Career Path > NRC
Am I shooting myself in the foot?
smh:
I am currently scheduled for an interview for a NLO position. Today, I see they are also accepting resumes for an I&C Tech position at the same plant. As a retired navy ET, I have performed both as an operator and technician. There are aspects of both jobs I like and feel I would do well in either position. I know one obvious question is, “Which would you take if offered both?” Right now I don’t have all the information I need to make that call. I have an idea of what to expect as far as NLO but I don’t know enough about an I&C Techs work conditions, schedule, pay, and advancement opportunity. Would I be shooting myself in the foot if I also applied for the second job? Would this be looked at negatively? I hate to let a good opportunity go by without responding. Any advice or info would be appreciated? Thanks.
Dustball:
I don't believe applying for both position would be viewed as a negative. If it is questioned you can respond similar to what you did in your post. It would show that you are interested in working for them at that particular facility. Just don't hide it and attempt to play them against each other. Be honost and upfront about the reasons you applied for both.
At our facility Operators are on shift work. I&C Techs are straight days. I&C is union. Operators are union until they become shift supervisors / shift managers. Here, because of shift work, stress/pressure, ops requal and pay I&C is the more desired position. It could differ from plant to plant.
In regards to advancement positions, I think both offer advancements. Now with scheduling, planning, procedure writing, supervision positions, etc grabbing bodies I would think once your in you can determine your advancement path.
Fermi2:
You're not hurting yourself one bit by applying for both jobs. However if you get offered an Ops position and turn it down hoping to get the other job I guarantee your chances of the second job just became zero.

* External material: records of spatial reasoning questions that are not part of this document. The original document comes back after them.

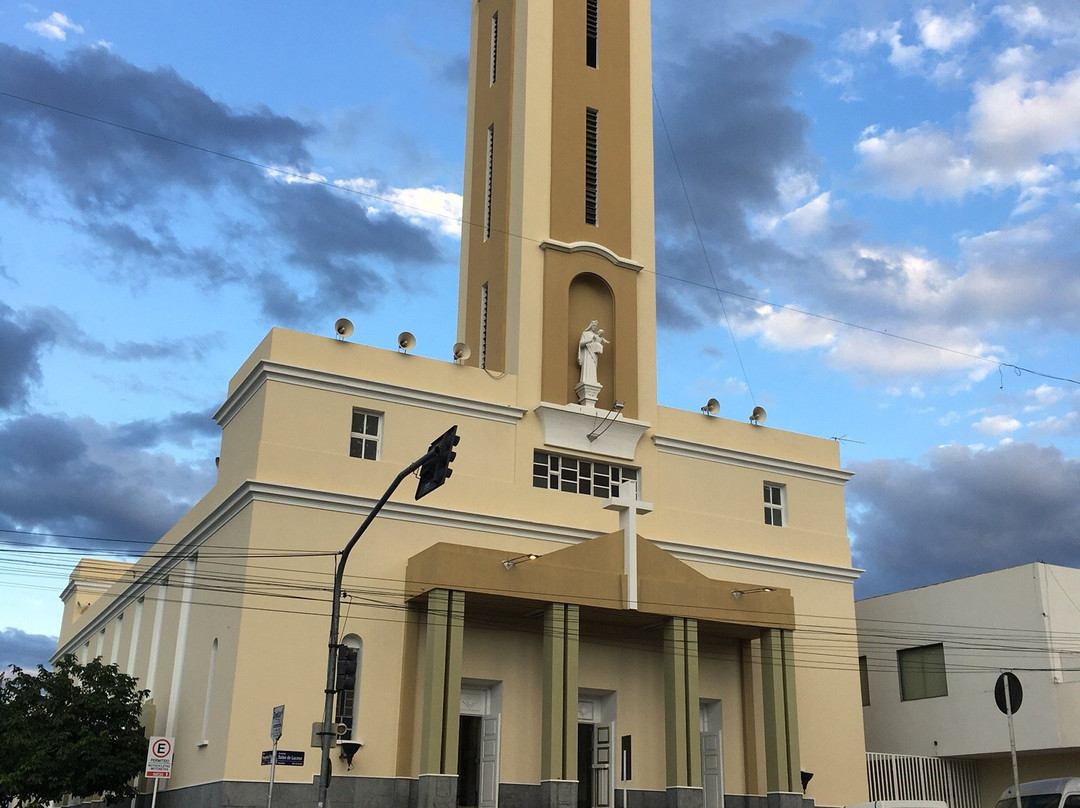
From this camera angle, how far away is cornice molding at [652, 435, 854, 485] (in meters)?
36.8

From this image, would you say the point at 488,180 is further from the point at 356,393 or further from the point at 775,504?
the point at 775,504

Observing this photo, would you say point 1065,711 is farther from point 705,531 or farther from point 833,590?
point 705,531

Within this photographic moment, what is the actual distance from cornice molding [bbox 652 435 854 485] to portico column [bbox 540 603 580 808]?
7.52 meters

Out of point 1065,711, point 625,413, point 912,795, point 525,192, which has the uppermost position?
point 525,192

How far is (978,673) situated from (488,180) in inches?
885

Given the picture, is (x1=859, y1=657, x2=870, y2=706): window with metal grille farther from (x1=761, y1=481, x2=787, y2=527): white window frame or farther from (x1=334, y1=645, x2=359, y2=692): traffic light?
(x1=334, y1=645, x2=359, y2=692): traffic light

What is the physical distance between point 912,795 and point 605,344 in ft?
56.6

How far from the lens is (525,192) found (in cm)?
3722

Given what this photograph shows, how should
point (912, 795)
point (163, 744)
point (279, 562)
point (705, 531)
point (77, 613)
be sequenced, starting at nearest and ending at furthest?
point (163, 744), point (279, 562), point (705, 531), point (912, 795), point (77, 613)

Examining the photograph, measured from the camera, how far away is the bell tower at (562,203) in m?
36.4

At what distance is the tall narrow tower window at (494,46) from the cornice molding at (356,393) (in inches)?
510

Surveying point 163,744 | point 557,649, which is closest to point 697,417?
point 557,649

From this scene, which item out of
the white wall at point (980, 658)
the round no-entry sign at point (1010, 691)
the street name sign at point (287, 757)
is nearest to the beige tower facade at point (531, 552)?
the street name sign at point (287, 757)

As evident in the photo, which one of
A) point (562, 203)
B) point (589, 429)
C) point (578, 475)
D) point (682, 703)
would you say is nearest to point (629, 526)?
point (578, 475)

I+C works different schedules based on whatever plant they work at. For instance at Fermi they worked a sort of modified rotation. They had something like 6 volunteers who always worked nights. There were 5 who worked permanent days on the Fix It Now Team. The rest were divided up into 5 shifys (maybe it was 4). Something like every 5 weeks they worked an afternon shift. I and C worked 8 hour shifts except during outages.
If I recall correctly at one point they earned a higher pay rate than the NLOs because they were "skilled labor" Then our new Ops manager pushed to get NLOs the pay raise to 20 cents higher than the highest payed I+C tech. This went back and forth for a few months. I don't remember the final resolution.
As for the Ops jobs being stressfull. That's a bunch of BS, it's only as stressfull as you let it be. The best operators I know will all say they don't really feel a lot of stress. Yes there's more responsibility, but that doesn't mean more stress.
Mike
alphadude:
tell the company that you would accept what ever position BENEFITS the company the most. that takes the "me me" out of the situation. they would consider you part of the team immediately upon hire. you can always bid into the other positon later.
Fermi2:
--- Quote from: alphadude on Mar 06, 2006, 03:33 ---tell the company that you would accept what ever position BENEFITS the company the most. that takes the "me me" out of the situation. they would consider you part of the team immediately upon hire. you can always bid into the other positon later.
--- End quote ---
That won't fly with Ops. Don't even mention the second job bid unless they bring it up. Odds are neither dept will even know you bid into the other department.
All Ops will care about is how you can benefit Ops.
My guess is that's all I and C will care about.